_Texte fourni_:
Une petite histoire du syndicalisme médical : épisode 2

À la veille de prendre ma retraite après plus de 40 ans d’exercice, le comité de rédaction m’a proposé de raconter le syndicalisme médical. J’ai très volontiers accepté, tout en précisant que je ne suis pas historien, et que ces courts articles qui se succéderont au fil des numéros, doivent être lus comme des notes, et surtout susciter des commentaires, critiques, et compléments d’information.

Pour écrire ces textes je vais utiliser ma mémoire de syndicaliste de 1986 à aujourd’hui, et aussi celle de mes confrères et amis syndicalistes MG France, Nicole Renaud, Jean-Luc Gallais, Alain Liwerant, Gilles Urbejtel, Marie Hélène Certain, … et bien d’autres, qui tout au long de ces années m’ont éclairé de leurs propres connaissances sur ces sujets. L’ouvrage « Histoire de la médecine générale de 1945 à nos jours » co-écrit par Yves Gervais (premier Président de MG Form), et auquel j’ai participé comme relecteur, m’a également permis de retrouver des infos sur les dates.
Chapitre 2 : 1945/1971.

Nous en étions restés en octobre 1945 avec le regroupement des caisses de Sécurité Sociale et les premiers accords départementaux sur les tarifs des honoraires, remboursés à 80 %. Ces tarifs fixes sont d’emblée source de conflits avec les caisses, d’autant qu’ils sont perçus par les médecins comme une atteinte à l’exercice libéral. Désormais le terme « d’honoraire » se substitue au terme « tarif ». Ce système de « solidarité » va être assimilé à une bureaucratie, une « déresponsabilisation » du patient. Le payeur-caisse entre dans le colloque singulier.

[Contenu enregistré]
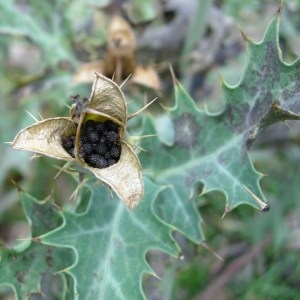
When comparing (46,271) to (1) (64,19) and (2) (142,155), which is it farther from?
(1) (64,19)

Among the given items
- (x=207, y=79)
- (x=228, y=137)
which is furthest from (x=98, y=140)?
(x=207, y=79)

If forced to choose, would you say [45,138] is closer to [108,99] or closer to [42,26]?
[108,99]

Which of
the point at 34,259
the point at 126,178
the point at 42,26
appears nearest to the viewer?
the point at 126,178

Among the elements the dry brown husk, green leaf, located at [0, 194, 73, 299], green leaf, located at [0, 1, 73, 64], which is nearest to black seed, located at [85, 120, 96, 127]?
green leaf, located at [0, 194, 73, 299]

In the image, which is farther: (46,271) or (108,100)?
(46,271)

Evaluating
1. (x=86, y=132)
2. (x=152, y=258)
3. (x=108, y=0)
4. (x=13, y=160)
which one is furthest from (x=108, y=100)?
(x=13, y=160)

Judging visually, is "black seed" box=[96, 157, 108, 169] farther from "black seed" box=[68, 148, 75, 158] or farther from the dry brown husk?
the dry brown husk

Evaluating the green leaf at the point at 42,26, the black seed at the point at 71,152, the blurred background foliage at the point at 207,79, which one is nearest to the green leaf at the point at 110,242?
the black seed at the point at 71,152
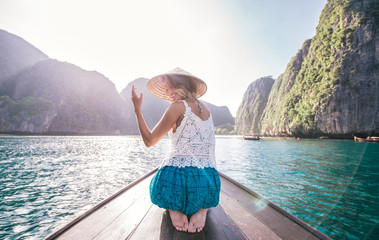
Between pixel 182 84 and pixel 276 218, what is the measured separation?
2042 mm

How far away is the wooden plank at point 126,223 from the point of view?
64.9 inches

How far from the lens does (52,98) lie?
85812mm

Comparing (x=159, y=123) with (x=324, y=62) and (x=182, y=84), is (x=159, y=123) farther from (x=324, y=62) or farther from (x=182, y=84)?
(x=324, y=62)

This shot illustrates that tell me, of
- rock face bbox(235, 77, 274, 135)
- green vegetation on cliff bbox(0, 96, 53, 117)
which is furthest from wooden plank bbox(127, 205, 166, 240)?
rock face bbox(235, 77, 274, 135)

_Consigne de travail_: Recopiez intégralement, sans rien modifier, le texte sur l'histoire du syndicalisme médical. Le matériel présenté plus haut est indépendant du texte.

_Zone de réponse_:
Une petite histoire du syndicalisme médical : épisode 2

À la veille de prendre ma retraite après plus de 40 ans d’exercice, le comité de rédaction m’a proposé de raconter le syndicalisme médical. J’ai très volontiers accepté, tout en précisant que je ne suis pas historien, et que ces courts articles qui se succéderont au fil des numéros, doivent être lus comme des notes, et surtout susciter des commentaires, critiques, et compléments d’information.

Pour écrire ces textes je vais utiliser ma mémoire de syndicaliste de 1986 à aujourd’hui, et aussi celle de mes confrères et amis syndicalistes MG France, Nicole Renaud, Jean-Luc Gallais, Alain Liwerant, Gilles Urbejtel, Marie Hélène Certain, … et bien d’autres, qui tout au long de ces années m’ont éclairé de leurs propres connaissances sur ces sujets. L’ouvrage « Histoire de la médecine générale de 1945 à nos jours » co-écrit par Yves Gervais (premier Président de MG Form), et auquel j’ai participé comme relecteur, m’a également permis de retrouver des infos sur les dates.
Chapitre 2 : 1945/1971.

Nous en étions restés en octobre 1945 avec le regroupement des caisses de Sécurité Sociale et les premiers accords départementaux sur les tarifs des honoraires, remboursés à 80 %. Ces tarifs fixes sont d’emblée source de conflits avec les caisses, d’autant qu’ils sont perçus par les médecins comme une atteinte à l’exercice libéral. Désormais le terme « d’honoraire » se substitue au terme « tarif ». Ce système de « solidarité » va être assimilé à une bureaucratie, une « déresponsabilisation » du patient. Le payeur-caisse entre dans le colloque singulier.